Procurador-geral entendeu que não é possível concluir que houve uma instrumentalização do X para atacar o Judiciário
O procurador-geral da República Paulo Gonet pediu na 2ª feira (2.mar.2026) o arquivamento de inquérito contra o empresário Elon Musk, dono da rede social X. A manifestação afirma que não há indícios de resistência deliberada da plataforma para desbloquear perfis considerados irregulares pelo STF (Supremo Tribunal Federal) e pelo TSE (Tribunal Superior Eleitoral). Leia a íntegra (PDF – 11MB).
As investigações contra Musk foram iniciadas em abril de 2024 para apurar se o bilionário norte-americano havia ordenado que representante da plataforma no Brasil desrespeitasse decisões judiciais, com o desbloqueio de perfis e contas investigados por “ataques ao Judiciário“. Musk era suspeito de “desobediência a decisões judiciais, obstrução à Justiça em contexto de organização criminosa e incitação ao crime“.
As apurações foram instauradas por ordem do ministro Alexandre de Moraes que, à época, entendeu que as declarações de Musk na plataforma instigavam a “desobediência e obstrução à Justiça, inclusive, em relação a organizações criminosas, declarando, ainda, que a plataforma rescindirá o cumprimento das ordens emanadas da Justiça Brasileira relacionadas ao bloqueio de perfis criminosos e que espalham notícias fraudulentas“.

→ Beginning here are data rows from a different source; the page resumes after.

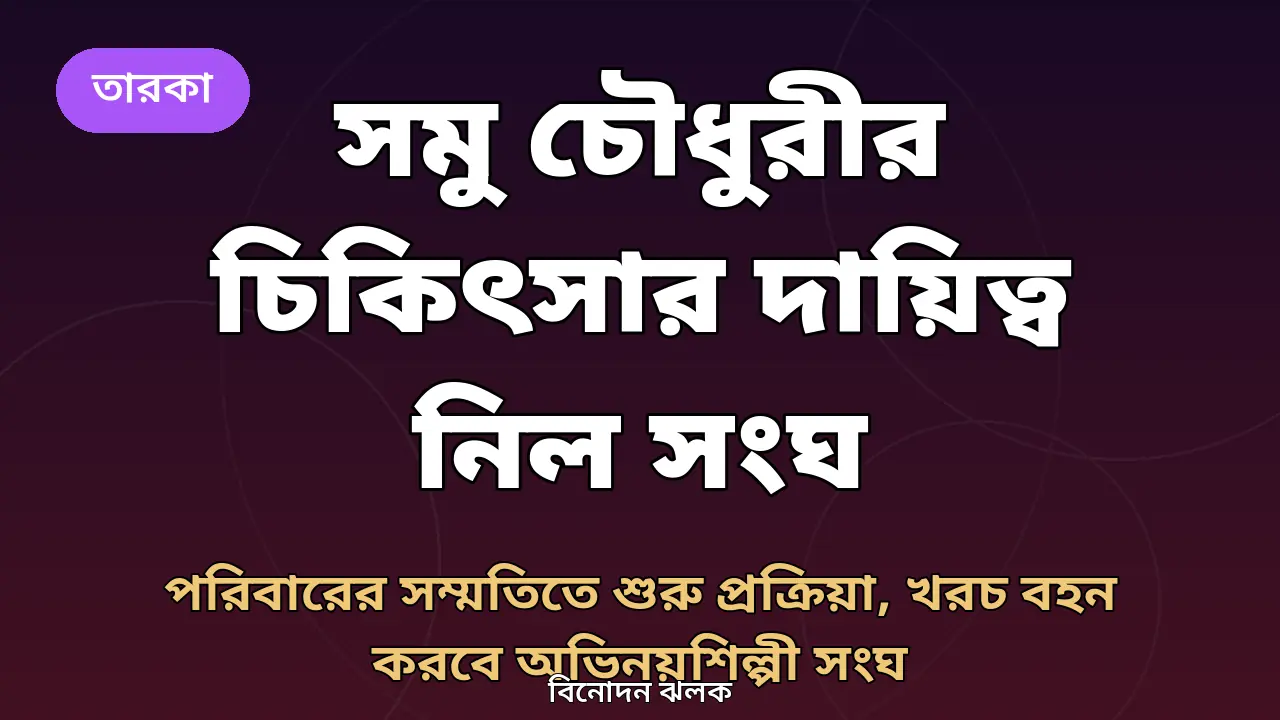 সমু চৌধুরীর চিকিৎসার দায়িত্ব নিল অভিনয়শিল্পী সংঘ, পরিবারের সম্মতিতে শুরু প্রক্রিয়া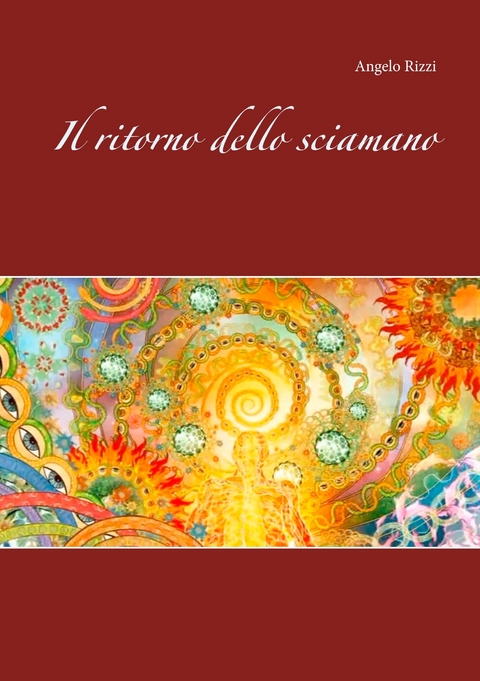 Il ritorno dello sciamano -  Angelo Rizzi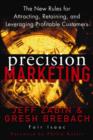 Precision Marketing : The New Rules for Attracting, Retaining, and Leveraging Profitable Customers - eBook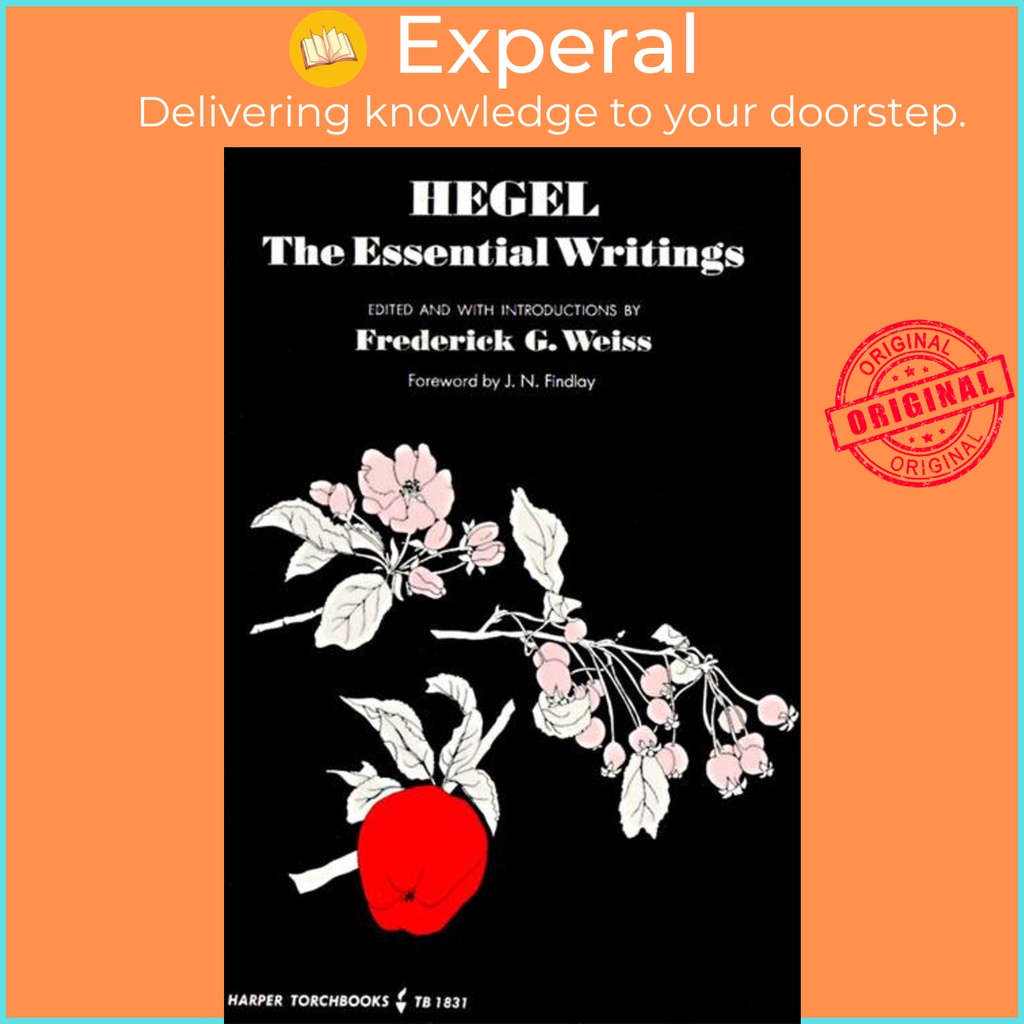 Hegel: The Essential Writings โดย George W. Hegel (ฉบับสหรัฐอเมริกาปกอ่อน)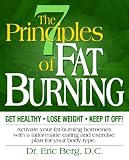 The 7 Principles of Fat Burning (Get Healthy, Lose Weight and Keep It Off)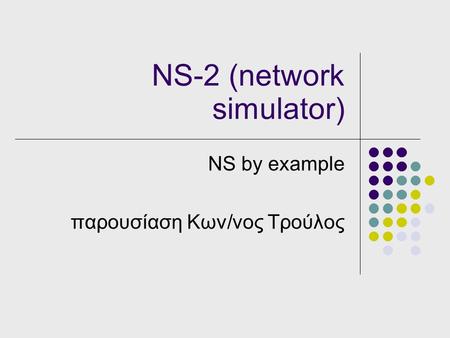 NS-2 (network simulator) NS by example παρουσίαση Κων/νος Τρούλος.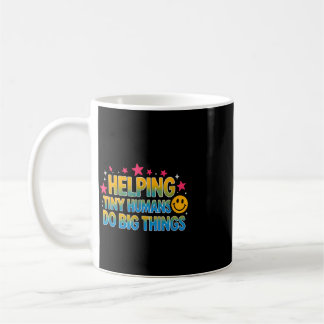 Funny saying helping tiny humans big sarcastic coffee mug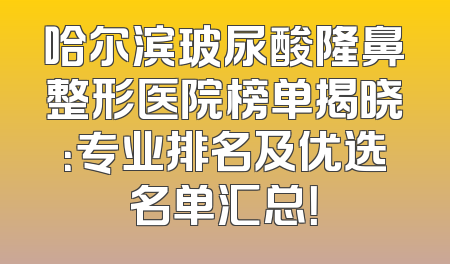 哈尔滨玻尿酸隆鼻整形医院榜单揭晓：专业排名及优选名单汇总！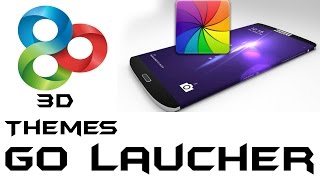 GO Launcher 3D | Customize Your mobile with 3d themes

Ao defender o arquivamento do inquérito, Gonet afirmou que não foram encontrados elementos que comprovassem uma conduta dolosa do X para atentar contra o Judiciário brasileiro. O parecer cita que representantes do X no Brasil informaram que o empresário não ordenou o desbloqueio de perfis e que a plataforma cumpriu mais de uma centena de ordens de bloqueio.
A PF (Polícia Federal) indicou que, mesmo com as medidas, havia formas de burlar o bloqueio por meio do proxy, independentemente do uso de ferramentas de ocultação de IP. De acordo com o X, os episódios foram falhas técnicas isoladas, e a empresa se comprometeu a cumprir as “decisões emanadas do Supremo Tribunal Federal e do Tribunal Superior Eleitoral, asseverando que todas as impropriedades detectadas foram prontamente sanadas, restabelecendo-se a plena eficácia das ordens de bloqueio“, afirmou.
Para Gonet, foram esgotadas as investigações e não foram encontradas provas suficientes para confirmar as suspeitas. “Na espécie, não se logrou identificar comportamento doloso por parte dos representantes legais da provedora que consubstanciasse desobediência a decisões sobre suspensão de direitos, embaraço a investigações de organizações criminosas ou incitação pública ao crime; ao revés, o que se descortinou foram falhas operacionais pontuais que, uma vez notificadas, foram prontamente sanadas pela companhia“, declarou.